(Beginning of Records provided)
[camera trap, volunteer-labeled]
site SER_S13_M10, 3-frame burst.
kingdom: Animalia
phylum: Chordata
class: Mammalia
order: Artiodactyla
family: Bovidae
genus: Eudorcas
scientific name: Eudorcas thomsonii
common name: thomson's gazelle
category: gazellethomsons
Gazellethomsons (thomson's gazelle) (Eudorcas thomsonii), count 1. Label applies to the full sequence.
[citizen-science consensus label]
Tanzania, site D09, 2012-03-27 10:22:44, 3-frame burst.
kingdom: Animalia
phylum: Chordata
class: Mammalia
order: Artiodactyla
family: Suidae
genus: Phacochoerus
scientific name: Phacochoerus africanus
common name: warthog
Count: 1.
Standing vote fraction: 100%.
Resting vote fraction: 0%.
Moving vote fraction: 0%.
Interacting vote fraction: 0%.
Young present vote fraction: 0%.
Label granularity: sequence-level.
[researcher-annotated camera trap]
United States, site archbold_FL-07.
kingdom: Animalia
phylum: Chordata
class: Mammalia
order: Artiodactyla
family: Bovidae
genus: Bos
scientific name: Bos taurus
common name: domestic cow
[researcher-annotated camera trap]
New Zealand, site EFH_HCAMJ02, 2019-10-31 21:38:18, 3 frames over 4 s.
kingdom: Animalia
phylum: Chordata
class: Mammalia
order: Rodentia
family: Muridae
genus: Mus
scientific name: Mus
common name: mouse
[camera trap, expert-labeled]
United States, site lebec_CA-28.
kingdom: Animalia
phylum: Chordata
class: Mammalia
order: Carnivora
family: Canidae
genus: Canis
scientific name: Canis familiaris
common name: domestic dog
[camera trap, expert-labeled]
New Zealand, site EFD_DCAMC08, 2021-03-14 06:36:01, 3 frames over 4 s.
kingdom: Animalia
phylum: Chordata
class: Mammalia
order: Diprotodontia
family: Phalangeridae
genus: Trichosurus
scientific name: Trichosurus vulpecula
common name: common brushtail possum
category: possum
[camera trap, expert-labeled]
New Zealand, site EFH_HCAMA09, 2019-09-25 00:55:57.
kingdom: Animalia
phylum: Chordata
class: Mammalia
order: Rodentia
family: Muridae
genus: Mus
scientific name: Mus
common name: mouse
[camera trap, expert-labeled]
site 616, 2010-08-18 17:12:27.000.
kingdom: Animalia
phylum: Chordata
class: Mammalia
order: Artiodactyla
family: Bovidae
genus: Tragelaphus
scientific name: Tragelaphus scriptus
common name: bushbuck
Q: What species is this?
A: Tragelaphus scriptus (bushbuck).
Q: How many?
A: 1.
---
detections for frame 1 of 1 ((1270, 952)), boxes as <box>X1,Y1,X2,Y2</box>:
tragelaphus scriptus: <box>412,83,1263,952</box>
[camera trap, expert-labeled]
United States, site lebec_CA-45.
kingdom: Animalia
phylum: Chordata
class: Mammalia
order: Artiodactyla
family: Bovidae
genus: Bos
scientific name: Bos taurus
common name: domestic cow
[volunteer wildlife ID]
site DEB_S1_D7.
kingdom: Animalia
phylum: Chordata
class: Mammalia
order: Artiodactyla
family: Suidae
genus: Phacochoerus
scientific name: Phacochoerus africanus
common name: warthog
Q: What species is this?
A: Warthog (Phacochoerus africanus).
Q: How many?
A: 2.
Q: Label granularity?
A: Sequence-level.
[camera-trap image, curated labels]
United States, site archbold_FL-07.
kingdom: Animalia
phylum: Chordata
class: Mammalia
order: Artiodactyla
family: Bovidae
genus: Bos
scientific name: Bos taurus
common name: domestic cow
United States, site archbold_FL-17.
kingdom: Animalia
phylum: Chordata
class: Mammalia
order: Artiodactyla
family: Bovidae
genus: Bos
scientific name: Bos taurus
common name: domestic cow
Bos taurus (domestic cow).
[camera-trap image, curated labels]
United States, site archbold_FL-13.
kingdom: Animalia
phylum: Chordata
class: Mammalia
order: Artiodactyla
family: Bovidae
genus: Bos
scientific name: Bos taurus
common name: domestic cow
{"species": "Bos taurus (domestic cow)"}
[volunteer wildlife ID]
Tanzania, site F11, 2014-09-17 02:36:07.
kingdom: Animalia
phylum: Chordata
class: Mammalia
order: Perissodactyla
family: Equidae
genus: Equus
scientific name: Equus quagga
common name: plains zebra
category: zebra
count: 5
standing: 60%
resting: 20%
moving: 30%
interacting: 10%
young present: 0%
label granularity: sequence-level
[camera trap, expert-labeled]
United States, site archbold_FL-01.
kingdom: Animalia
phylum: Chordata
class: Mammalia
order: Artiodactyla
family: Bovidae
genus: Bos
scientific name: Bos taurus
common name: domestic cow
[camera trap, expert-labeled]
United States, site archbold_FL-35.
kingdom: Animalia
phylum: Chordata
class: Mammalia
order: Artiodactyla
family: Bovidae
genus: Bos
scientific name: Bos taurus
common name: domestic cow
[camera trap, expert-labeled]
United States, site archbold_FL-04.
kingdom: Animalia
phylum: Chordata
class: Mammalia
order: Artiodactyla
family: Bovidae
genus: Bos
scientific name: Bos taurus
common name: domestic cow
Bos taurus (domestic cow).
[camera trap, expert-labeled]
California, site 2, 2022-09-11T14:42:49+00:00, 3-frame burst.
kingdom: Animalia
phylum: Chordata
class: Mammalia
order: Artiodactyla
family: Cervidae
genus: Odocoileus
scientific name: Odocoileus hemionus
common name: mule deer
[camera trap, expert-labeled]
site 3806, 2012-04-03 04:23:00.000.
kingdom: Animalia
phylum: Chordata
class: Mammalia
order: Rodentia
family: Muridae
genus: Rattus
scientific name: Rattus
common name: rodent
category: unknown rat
(End of Records provided)
#### Directions:
Given the listing above, print all of it word for word.

#### Result below:
[camera trap, volunteer-labeled]
site SER_S13_M10, 3-frame burst.
kingdom: Animalia
phylum: Chordata
class: Mammalia
order: Artiodactyla
family: Bovidae
genus: Eudorcas
scientific name: Eudorcas thomsonii
common name: thomson's gazelle
category: gazellethomsons
Gazellethomsons (thomson's gazelle) (Eudorcas thomsonii), count 1. Label applies to the full sequence.
[citizen-science consensus label]
Tanzania, site D09, 2012-03-27 10:22:44, 3-frame burst.
kingdom: Animalia
phylum: Chordata
class: Mammalia
order: Artiodactyla
family: Suidae
genus: Phacochoerus
scientific name: Phacochoerus africanus
common name: warthog
Count: 1.
Standing vote fraction: 100%.
Resting vote fraction: 0%.
Moving vote fraction: 0%.
Interacting vote fraction: 0%.
Young present vote fraction: 0%.
Label granularity: sequence-level.
[researcher-annotated camera trap]
United States, site archbold_FL-07.
kingdom: Animalia
phylum: Chordata
class: Mammalia
order: Artiodactyla
family: Bovidae
genus: Bos
scientific name: Bos taurus
common name: domestic cow
[researcher-annotated camera trap]
New Zealand, site EFH_HCAMJ02, 2019-10-31 21:38:18, 3 frames over 4 s.
kingdom: Animalia
phylum: Chordata
class: Mammalia
order: Rodentia
family: Muridae
genus: Mus
scientific name: Mus
common name: mouse
[camera trap, expert-labeled]
United States, site lebec_CA-28.
kingdom: Animalia
phylum: Chordata
class: Mammalia
order: Carnivora
family: Canidae
genus: Canis
scientific name: Canis familiaris
common name: domestic dog
[camera trap, expert-labeled]
New Zealand, site EFD_DCAMC08, 2021-03-14 06:36:01, 3 frames over 4 s.
kingdom: Animalia
phylum: Chordata
class: Mammalia
order: Diprotodontia
family: Phalangeridae
genus: Trichosurus
scientific name: Trichosurus vulpecula
common name: common brushtail possum
category: possum
[camera trap, expert-labeled]
New Zealand, site EFH_HCAMA09, 2019-09-25 00:55:57.
kingdom: Animalia
phylum: Chordata
class: Mammalia
order: Rodentia
family: Muridae
genus: Mus
scientific name: Mus
common name: mouse
[camera trap, expert-labeled]
site 616, 2010-08-18 17:12:27.000.
kingdom: Animalia
phylum: Chordata
class: Mammalia
order: Artiodactyla
family: Bovidae
genus: Tragelaphus
scientific name: Tragelaphus scriptus
common name: bushbuck
Q: What species is this?
A: Tragelaphus scriptus (bushbuck).
Q: How many?
A: 1.
---
detections for frame 1 of 1 ((1270, 952)), boxes as <box>X1,Y1,X2,Y2</box>:
tragelaphus scriptus: <box>412,83,1263,952</box>
[camera trap, expert-labeled]
United States, site lebec_CA-45.
kingdom: Animalia
phylum: Chordata
class: Mammalia
order: Artiodactyla
family: Bovidae
genus: Bos
scientific name: Bos taurus
common name: domestic cow
[volunteer wildlife ID]
site DEB_S1_D7.
kingdom: Animalia
phylum: Chordata
class: Mammalia
order: Artiodactyla
family: Suidae
genus: Phacochoerus
scientific name: Phacochoerus africanus
common name: warthog
Q: What species is this?
A: Warthog (Phacochoerus africanus).
Q: How many?
A: 2.
Q: Label granularity?
A: Sequence-level.
[camera-trap image, curated labels]
United States, site archbold_FL-07.
kingdom: Animalia
phylum: Chordata
class: Mammalia
order: Artiodactyla
family: Bovidae
genus: Bos
scientific name: Bos taurus
common name: domestic cow
United States, site archbold_FL-17.
kingdom: Animalia
phylum: Chordata
class: Mammalia
order: Artiodactyla
family: Bovidae
genus: Bos
scientific name: Bos taurus
common name: domestic cow
Bos taurus (domestic cow).
[camera-trap image, curated labels]
United States, site archbold_FL-13.
kingdom: Animalia
phylum: Chordata
class: Mammalia
order: Artiodactyla
family: Bovidae
genus: Bos
scientific name: Bos taurus
common name: domestic cow
{"species": "Bos taurus (domestic cow)"}
[volunteer wildlife ID]
Tanzania, site F11, 2014-09-17 02:36:07.
kingdom: Animalia
phylum: Chordata
class: Mammalia
order: Perissodactyla
family: Equidae
genus: Equus
scientific name: Equus quagga
common name: plains zebra
category: zebra
count: 5
standing: 60%
resting: 20%
moving: 30%
interacting: 10%
young present: 0%
label granularity: sequence-level
[camera trap, expert-labeled]
United States, site archbold_FL-01.
kingdom: Animalia
phylum: Chordata
class: Mammalia
order: Artiodactyla
family: Bovidae
genus: Bos
scientific name: Bos taurus
common name: domestic cow
[camera trap, expert-labeled]
United States, site archbold_FL-35.
kingdom: Animalia
phylum: Chordata
class: Mammalia
order: Artiodactyla
family: Bovidae
genus: Bos
scientific name: Bos taurus
common name: domestic cow
[camera trap, expert-labeled]
United States, site archbold_FL-04.
kingdom: Animalia
phylum: Chordata
class: Mammalia
order: Artiodactyla
family: Bovidae
genus: Bos
scientific name: Bos taurus
common name: domestic cow
Bos taurus (domestic cow).
[camera trap, expert-labeled]
California, site 2, 2022-09-11T14:42:49+00:00, 3-frame burst.
kingdom: Animalia
phylum: Chordata
class: Mammalia
order: Artiodactyla
family: Cervidae
genus: Odocoileus
scientific name: Odocoileus hemionus
common name: mule deer
[camera trap, expert-labeled]
site 3806, 2012-04-03 04:23:00.000.
kingdom: Animalia
phylum: Chordata
class: Mammalia
order: Rodentia
family: Muridae
genus: Rattus
scientific name: Rattus
common name: rodent
category: unknown rat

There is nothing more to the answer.